Volume 677: debated on Tuesday 9 June 2020

What steps he has taken as part of the early prison release scheme to ensure that potential victims of violence in domestic settings are protected during the covid-19 lockdown period. (902951)

What steps he has taken as part of the early prison release scheme to ensure potential victims of violence in domestic settings are protected during the covid-19 lockdown period. (902957)

Domestic abuse is an abhorrent crime, and I am determined to better protect and support the victims of abuse and their children and to bring perpetrators to justice. I also recognise that measures announced to tackle covid-19 can cause anxiety for those experiencing or feeling at risk of domestic abuse, and therefore I have excluded any prisoner convicted of an offence relating to domestic violence, including harassment and stalking, from the scheme.

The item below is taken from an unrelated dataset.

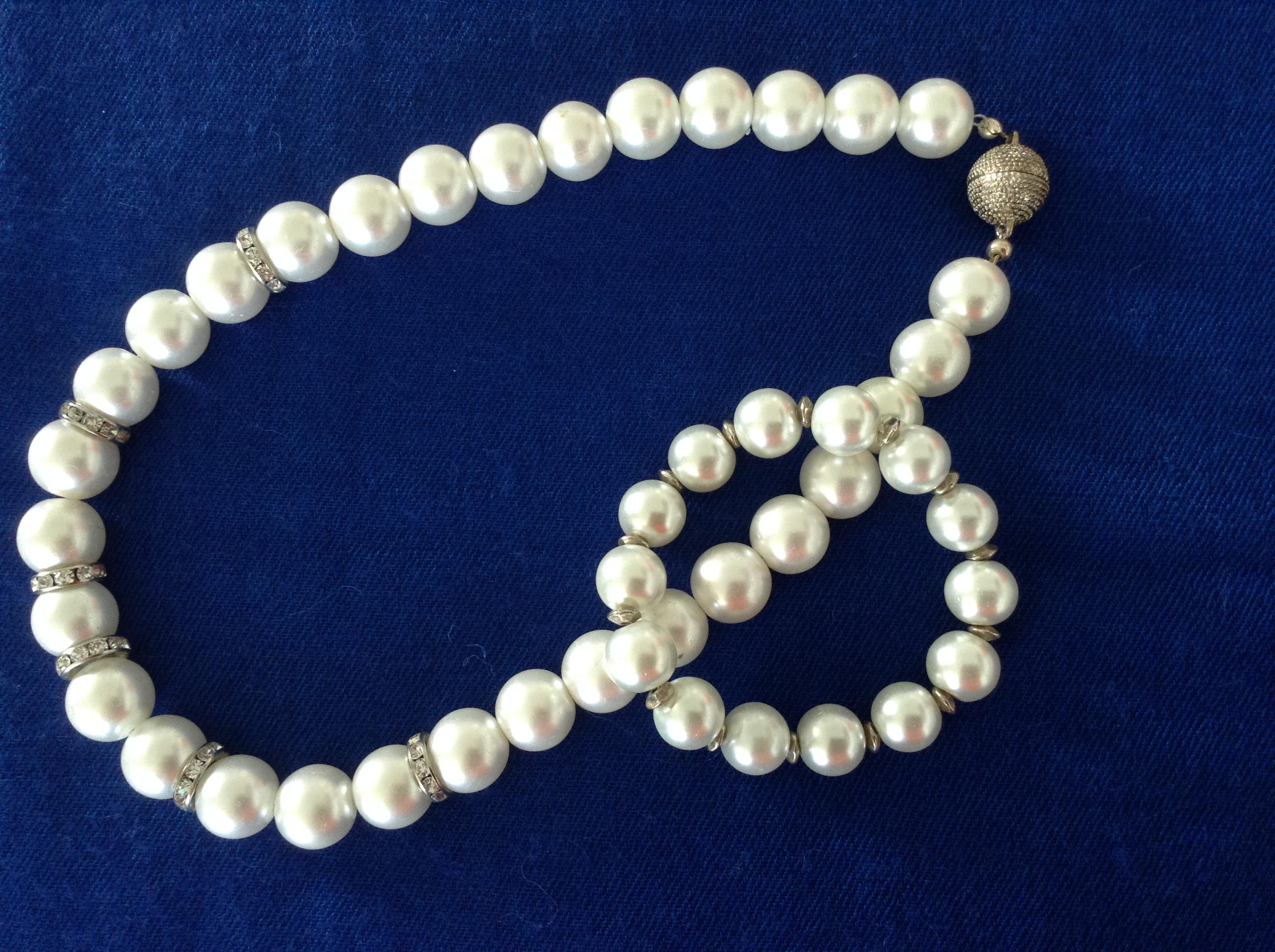 Halsband och armband av glaspärlor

I have also excluded anyone who is identified by prisons, police or other agencies as a domestic abuse risk from release under the scheme.

I thank the Secretary of State for his answer. As he will know, an increase in domestic abuse has been widely reported during the covid-19 outbreak. How many conversations have he and the Home Secretary had about suspending “no recourse to public funds” for any victims of domestic abuse to whom that condition applies?

The hon. Gentleman will be glad to know that the Home Secretary and I discuss many issues relating to domestic abuse. With regard to public funding and access to justice, he will know that in a large number of measures involving police activity on domestic violence prevention orders, legal aid is not a barrier to those orders being made. Indeed, emergency applications make the domestic abuse test somewhat more accessible for people who need that protection. There is ongoing work with regard to aspects of legal aid, which we will return to later in the year, but I assure him that we are doing everything we can to assist the victims of domestic abuse, and not just in terms of access to legal proceedings.

There is real concern that a six-month time limit on a summary charge could mean that some domestic abuse victims may lose out on the opportunity to take charge during lockdown. What steps is the Department taking to address those concerns?

The hon. Lady raises an important point about summary-only offences, which, although relatively speaking might be not as serious as some other types of charge, have real effects upon the victims of domestic abuse. I have certainly drawn my mind to that issue throughout this crisis. I am confident, from the police activity I see, that arrests and charges continue and that a number of perpetrators are being charged within that time. Nothing has led me to believe that there should be a problem with regard to timely charging within the six-month time limit. That can be done, and then these people can be brought to justice.